Since the 1920s of Lothrop Stoddard and Madison Grant, the world of ‘racial science’ and eugenics had shifted predominantly to Europe with the Nazi rise to power in Germany and the campaigns of Trofim Lysenko in Soviet Russia. Britain and America had seen a revulsion against the simpleminded and easy truths of earlier authors, and doubts were even being thrown over race as a scientific concept. In 1939, in The Negro Family in the United States, E. Franklin Frazier, professor of sociology at Howard University, who had started his researches in Chicago in the early 1930s, chronicled the general disorganisation of the Negro family.73 He argued that this went all the way back to slavery, when many couples had been separated at the whim of their owners, and to emancipation, which introduced sudden change, further destroying stability. The drift to the towns hadn’t helped, he said, because it had contributed to the stereotype of the Negro as ‘feckless, promiscuous, prone to crime and delinquency.’ Frazier admitted that there was some truth to these stereotypes but disputed the causes.

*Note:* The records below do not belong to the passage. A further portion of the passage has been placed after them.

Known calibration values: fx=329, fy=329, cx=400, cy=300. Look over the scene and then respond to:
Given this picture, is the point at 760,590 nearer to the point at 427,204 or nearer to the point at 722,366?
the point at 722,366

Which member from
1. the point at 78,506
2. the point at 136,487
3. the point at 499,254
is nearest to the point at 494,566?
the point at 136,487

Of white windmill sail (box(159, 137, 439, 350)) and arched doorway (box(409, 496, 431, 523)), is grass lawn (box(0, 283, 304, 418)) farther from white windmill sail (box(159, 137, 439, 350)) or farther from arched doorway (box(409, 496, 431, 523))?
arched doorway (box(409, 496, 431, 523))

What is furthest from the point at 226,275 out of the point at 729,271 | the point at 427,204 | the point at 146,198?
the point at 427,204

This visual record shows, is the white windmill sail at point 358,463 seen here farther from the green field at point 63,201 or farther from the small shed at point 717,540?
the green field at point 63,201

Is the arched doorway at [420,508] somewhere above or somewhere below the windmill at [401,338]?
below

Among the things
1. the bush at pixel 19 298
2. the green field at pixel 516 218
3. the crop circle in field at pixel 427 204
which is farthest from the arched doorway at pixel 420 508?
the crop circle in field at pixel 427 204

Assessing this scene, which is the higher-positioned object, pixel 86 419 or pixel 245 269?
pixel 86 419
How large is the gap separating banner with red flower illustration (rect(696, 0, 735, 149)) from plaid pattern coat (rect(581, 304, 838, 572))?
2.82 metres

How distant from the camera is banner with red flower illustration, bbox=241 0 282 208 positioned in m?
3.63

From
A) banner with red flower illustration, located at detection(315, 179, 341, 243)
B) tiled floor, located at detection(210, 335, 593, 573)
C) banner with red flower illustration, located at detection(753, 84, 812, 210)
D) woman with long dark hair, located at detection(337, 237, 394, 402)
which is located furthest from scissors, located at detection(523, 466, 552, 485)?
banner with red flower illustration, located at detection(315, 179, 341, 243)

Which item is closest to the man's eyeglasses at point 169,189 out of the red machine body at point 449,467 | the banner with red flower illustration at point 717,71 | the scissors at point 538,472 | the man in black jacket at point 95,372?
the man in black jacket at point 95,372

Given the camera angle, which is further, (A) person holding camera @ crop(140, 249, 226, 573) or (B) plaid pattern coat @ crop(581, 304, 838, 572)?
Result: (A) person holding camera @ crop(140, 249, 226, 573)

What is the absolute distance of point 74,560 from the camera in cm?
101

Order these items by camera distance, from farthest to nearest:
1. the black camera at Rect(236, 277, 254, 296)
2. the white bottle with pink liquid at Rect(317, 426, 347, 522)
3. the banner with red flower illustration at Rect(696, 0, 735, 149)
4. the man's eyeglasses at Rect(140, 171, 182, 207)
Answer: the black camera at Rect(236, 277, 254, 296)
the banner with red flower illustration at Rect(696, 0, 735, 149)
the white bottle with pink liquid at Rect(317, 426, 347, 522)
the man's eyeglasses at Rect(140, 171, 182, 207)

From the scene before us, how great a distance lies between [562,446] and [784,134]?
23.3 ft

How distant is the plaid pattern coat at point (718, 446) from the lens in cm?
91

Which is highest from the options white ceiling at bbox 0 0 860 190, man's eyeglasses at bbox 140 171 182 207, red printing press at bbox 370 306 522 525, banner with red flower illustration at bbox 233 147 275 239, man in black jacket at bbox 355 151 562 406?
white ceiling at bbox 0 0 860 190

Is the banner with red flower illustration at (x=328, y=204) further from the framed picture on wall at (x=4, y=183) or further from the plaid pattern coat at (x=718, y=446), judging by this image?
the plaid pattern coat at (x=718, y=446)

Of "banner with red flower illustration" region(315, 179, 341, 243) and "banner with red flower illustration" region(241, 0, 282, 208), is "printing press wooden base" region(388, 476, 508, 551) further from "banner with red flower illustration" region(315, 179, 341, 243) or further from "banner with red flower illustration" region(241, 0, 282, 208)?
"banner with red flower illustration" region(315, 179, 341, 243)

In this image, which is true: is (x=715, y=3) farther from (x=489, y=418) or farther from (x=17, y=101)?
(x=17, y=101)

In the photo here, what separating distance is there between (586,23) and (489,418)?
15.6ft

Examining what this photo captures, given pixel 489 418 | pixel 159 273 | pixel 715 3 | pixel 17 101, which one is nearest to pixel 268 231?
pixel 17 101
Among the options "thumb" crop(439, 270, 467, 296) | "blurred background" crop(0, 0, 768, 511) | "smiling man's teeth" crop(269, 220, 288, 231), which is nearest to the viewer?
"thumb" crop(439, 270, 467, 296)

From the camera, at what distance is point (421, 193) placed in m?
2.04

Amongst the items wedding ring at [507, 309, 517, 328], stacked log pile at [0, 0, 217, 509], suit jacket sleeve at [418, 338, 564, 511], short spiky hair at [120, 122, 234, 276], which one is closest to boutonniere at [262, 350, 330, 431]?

Myrdal went much further than Frazier. While accepting that America had certain institutions that were an advance on those in Europe, that it was a more rational and optimistic country, he nonetheless concluded that even these advanced institutions were too weak to cope with the special set of circumstances that prevailed in the United States. The dilemma, he said, was entirely the responsibility of the whites.74 The American Negro’s lifestyle, every aspect of his being, was conditioned, a secondary reaction to the white world, the most important result of which was that blacks had been isolated from the law and the various institutions of the Republic, including in particular politics.75

Myrdal’s solution was every bit as contentious as his analysis. Congress, he judged, was unwilling and/or incapable of righting these wrongs.76 Something more was needed, and that ‘something,’ he felt, could be provided only by the courts. These, he said, should be used, and seen to be used, as a way to enforce legislation that had been on the statute books for years, designed to improve the condition of blacks, and to bring home to whites that the times were changing. Like Beveridge and Mannheim, Myrdal realised that after the war there would be no going back. And so the neutral Swede told America – just as it was rescuing democracy from dictatorship across the world – that at home it was unremittingly racist. It was not a popular verdict, at least among whites. Myrdal’s conclusions were even described as ‘sinister.’77 On the other hand, in the long run there were two significant reactions to Myrdal’s thesis. One was the use of the courts in exactly the way that he called for, culminating in what Ivan Hannaford described as ‘the most important single Supreme Court decision in American history,’ Brown v. Board of Education of Topeka (1954) in which the Court unanimously ruled that segregated schools violated the Fourteenth Amendment guaranteeing equal protection under the law, and were thus unconstitutional. This played a vital part in the civil rights movement of the 1950s and 1960s.

The other reaction to Myrdal was more personal. It was expressed first by Ralph Ellison, the black musician and novelist, who wrote a review of An American Dilemma that contained these words: ‘It does not occur to Myrdal that many of the [Negro/black] cultural manifestations which he considers merely reflective might also embody a rejection of what he considers “high values.” ‘78 In some respects, that rejection of ‘high values’ (and not only by blacks) was the most important intellectual issue of the second half of the twentieth century.